**WORK REQUEST:** Reproduce exactly the line with "phylum: Chordata" and all the lines beneath it, stopping only at the end of the material.

**PROVIDED RECORDS:**
• • • • •
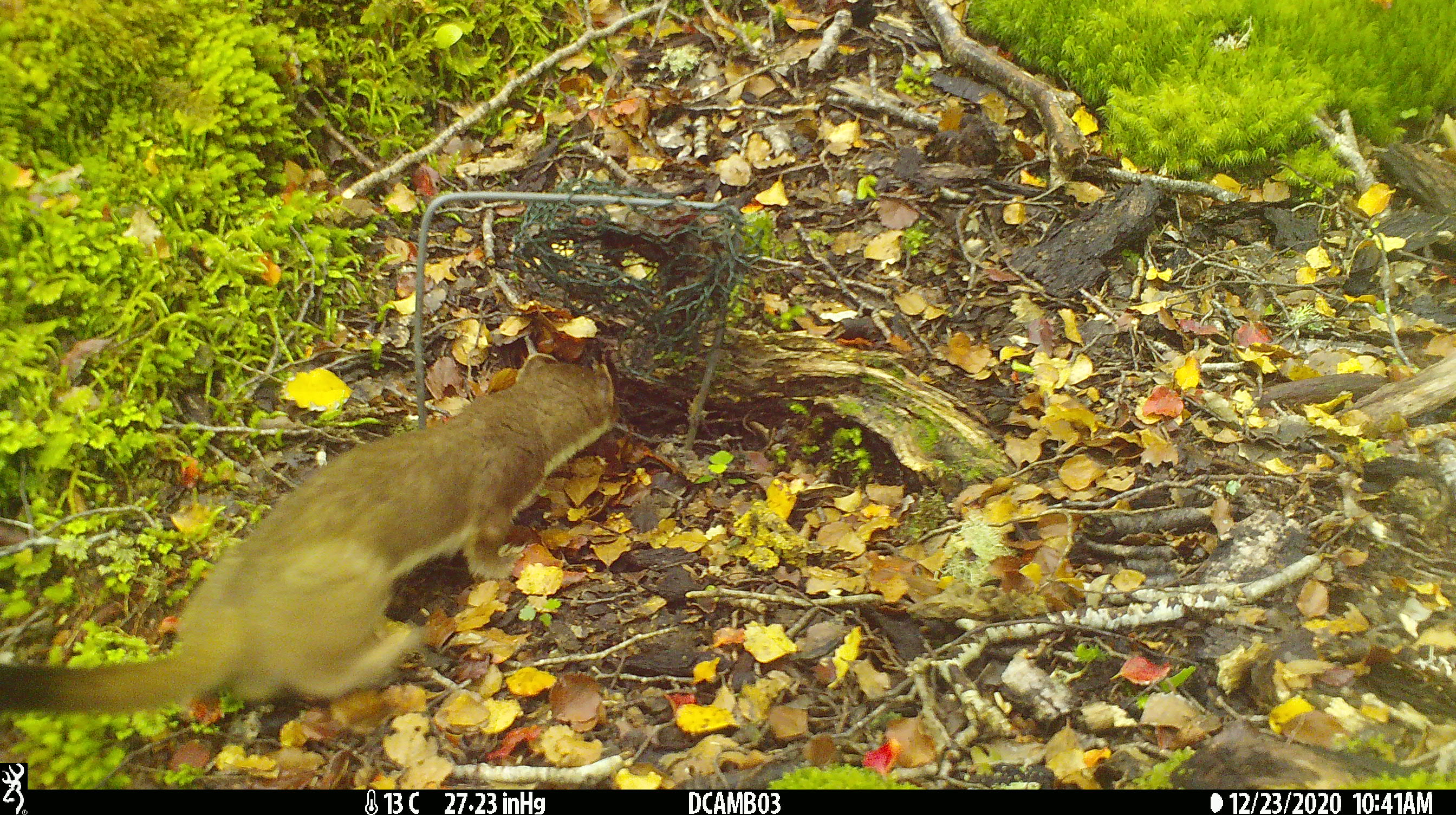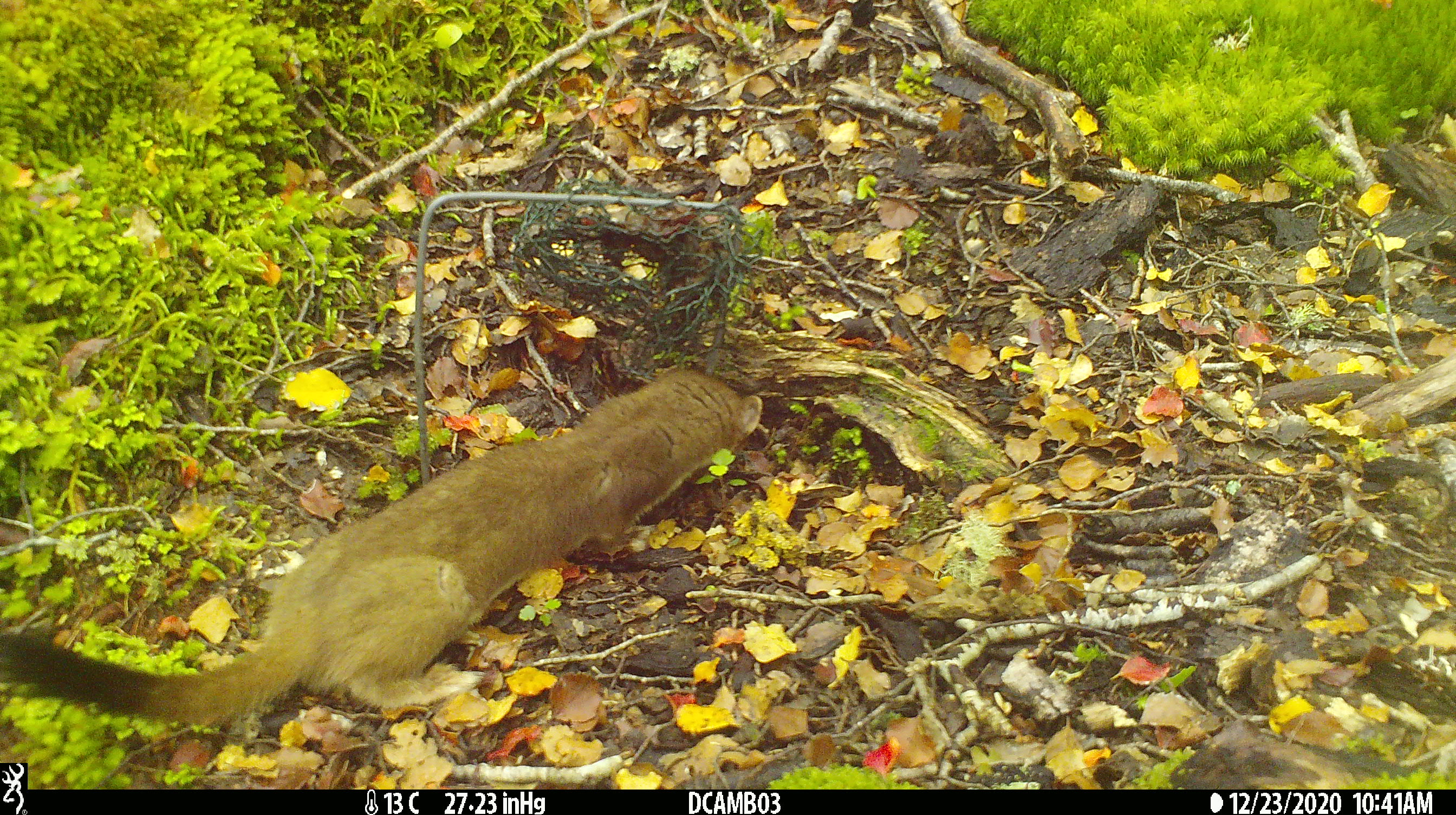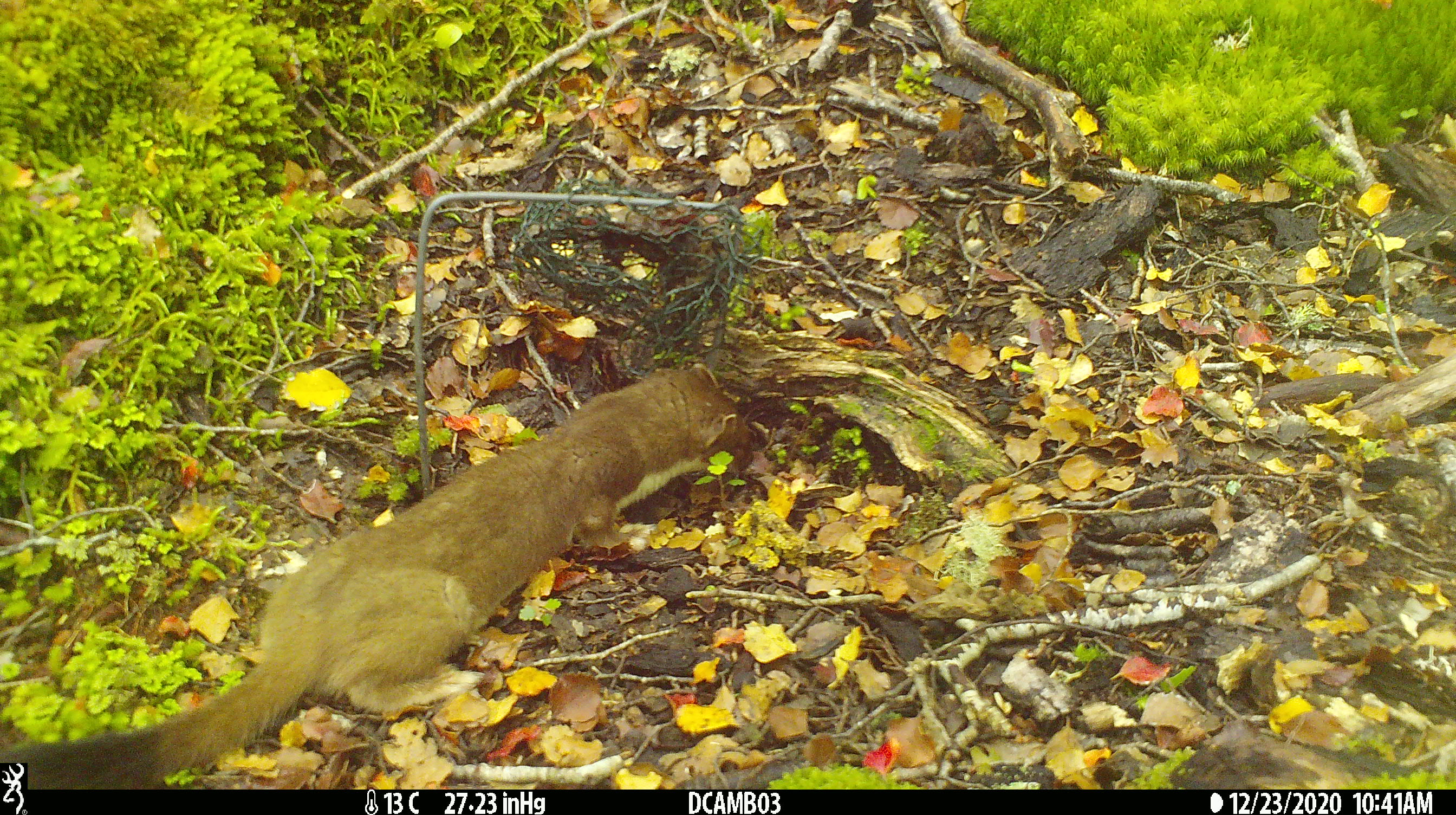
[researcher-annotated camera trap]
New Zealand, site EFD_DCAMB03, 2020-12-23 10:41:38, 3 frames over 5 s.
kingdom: Animalia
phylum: Chordata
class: Mammalia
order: Carnivora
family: Mustelidae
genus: Mustela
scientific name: Mustela erminea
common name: stoat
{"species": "stoat (Mustela erminea)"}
• • • • •
**EXERCISE OUTPUT:**
phylum: Chordata
class: Mammalia
order: Carnivora
family: Mustelidae
genus: Mustela
scientific name: Mustela erminea
common name: stoat
{"species": "stoat (Mustela erminea)"}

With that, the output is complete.